Gemeinsam stark: Maia Ostermann (links) und ihre Großmutter Waltraud Arnke (rechts).
Der CSD zog nicht nur Menschen an, die ihre Identität präsentieren wollten – er war auch eine Plattform für andere Communitys. Der 24-jährige Nico besuchte die Veranstaltung in einem, wie man sagen könnte, gruseligen Kostüm mit Totenkopf-Maske. Nicht so erschreckend war jedoch sein „Free-Hugs“-Schild, das er um den Hals trug, sowie der kleine Teddybär, der aus seiner Brusttasche lugte. Sein Ansporn, am CSD teilzunehmen? „Ich hatte einfach Bock drauf“, sagte Nico.
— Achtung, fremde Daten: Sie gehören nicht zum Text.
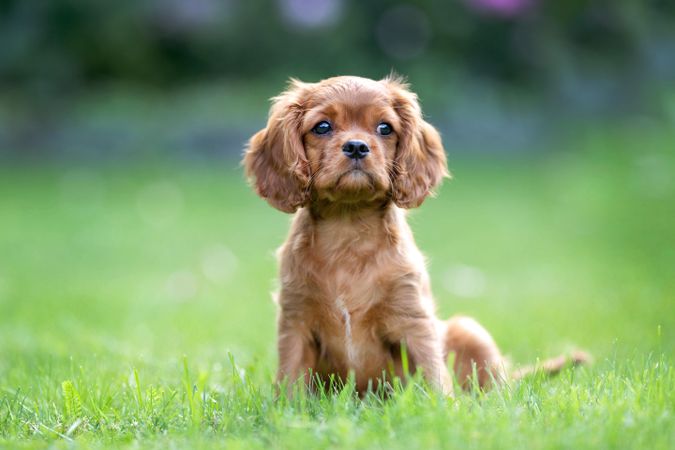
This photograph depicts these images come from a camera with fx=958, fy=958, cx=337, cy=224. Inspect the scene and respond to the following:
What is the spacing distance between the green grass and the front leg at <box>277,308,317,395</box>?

Zudem wollte er damit Zugehörigkeit zur Community zeigen: „Es gibt Menschen, die fühlen sich als jemand anderes wohler, als sie selbst“, fügte er hinzu. Der 24-Jährige ist Mitglied im „Queer-Treff Cloppenburg“ und hat in den vergangenen Jahren des Öfteren Übergriffe auf Demonstranten im Stadtpark erlebt. „Die Polizeipräsenz muss Thema sein“, findet er.
Zeigt sich im Kostüm: Nico (rechts) und seine Begleitung Nina.
Auf Anfrage bestätigte Bürgermeister Varnhorn, dass – auch aufgrund solcher Zwischenfälle – ein grundlegendes Sicherheitskonzept für die Veranstaltung entwickelt wurde. „Eine Polizeistreife zieht durch die Stadt, die teilweise auch zivil unterwegs ist“, versichert er.
Der CSD zog auch Stefan Christ von der Grünen-Fraktion Niedersachsen in die Kreisstadt, der sich in einem Statement klar und deutlich zur aktuellen Lage äußerte: „Unsere Rechte werden nicht verschenkt, sie müssen erkämpft werden“, machte der Landtagsabgeordnete deutlich.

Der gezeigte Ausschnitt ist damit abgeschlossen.